Animation is traditionally a fairly male-dominated part of filmmaking but there’s a wealth of female, trans and non-binary talent making films of breath-taking beauty and eye-popping style. Back in 2018 a group of energised animators decided to support and highlight the women animators and animation directors by creating the directory Punanimation. The organisation has since genitally-inspired Punanimation moniker in favour of a more inclusive brand – Panimation. Next week they’ll be hosting a panel and showcase with Vimeo in London’s Shoreditch (tickets here) – ahead of the event we caught up with the organisers to find out more about the rebrand, how the industry can support more diverse talent and what’s in store…
Introducing Panimation from Panimation on Vimeo.
LBB> What have you learned from your journey so far?
Panimation> We have learned so much from our journey this far!
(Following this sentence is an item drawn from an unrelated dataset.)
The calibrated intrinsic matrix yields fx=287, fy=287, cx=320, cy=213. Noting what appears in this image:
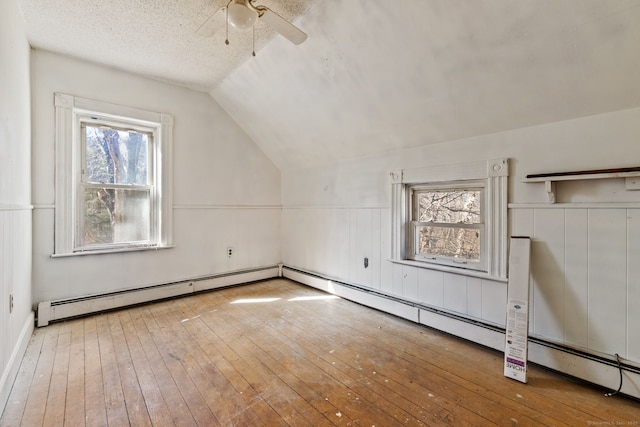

First off all that the need for a forum like Panimation was a lot bigger than any one of us could have imagined. And secondly that we constantly grow and learn along the way. A big part of our rebrand was us realising that the community had grown bigger and we needed to adapt and make room for people that don't identify as women.
LBB> Can you tell us about the decision to rebrand to 'panimation' and what you hope it will achieve?
Panimation> Promoting gender diversity in the animation and motion industry has always been our main goal and when Panimation started as Punanimation the initial idea was to create a community for women. Over time we have realised that there were other gender minorities within the industry who could benefit from our community, such as non-binary and trans people, and the rebrand was a necessity to create an environment where they would feel welcome.
LBB> Why do women, trans and NB animators need and benefit from a platform like this? What are the barriers or biases that are getting in the way for this talent - and how can the creative industry better support it?
Panimation> The animation industry is predominantly male-led, and people have a tendency to hire people that are like themselves. This affirmation bias leads to a change-averse, unbalanced environment. The lack of diversity, especially in higher positions, can also deter more diverse talent from entering the industry in the first place as young people need role models who they can identify with.
We think the industry as a whole need to work harder to support diverse talent (and as a result better, more interesting creative work). The Panimation Directory was created in response to this and provides a simple tool to start diversifying your teams and freelance roster.
LBB> What will you be discussing at the panel next week?
Panimation> We will be discussing films by three London based directors: Katy Wang, Jennifer Zheng and Jessica Ashman. We will talk about creative processes, the making of their films and the challenges they experience as creators.
LBB> And what can we expect from the showcase?
Panimation> Amazing, beautiful, thought-provoking, progressive short films!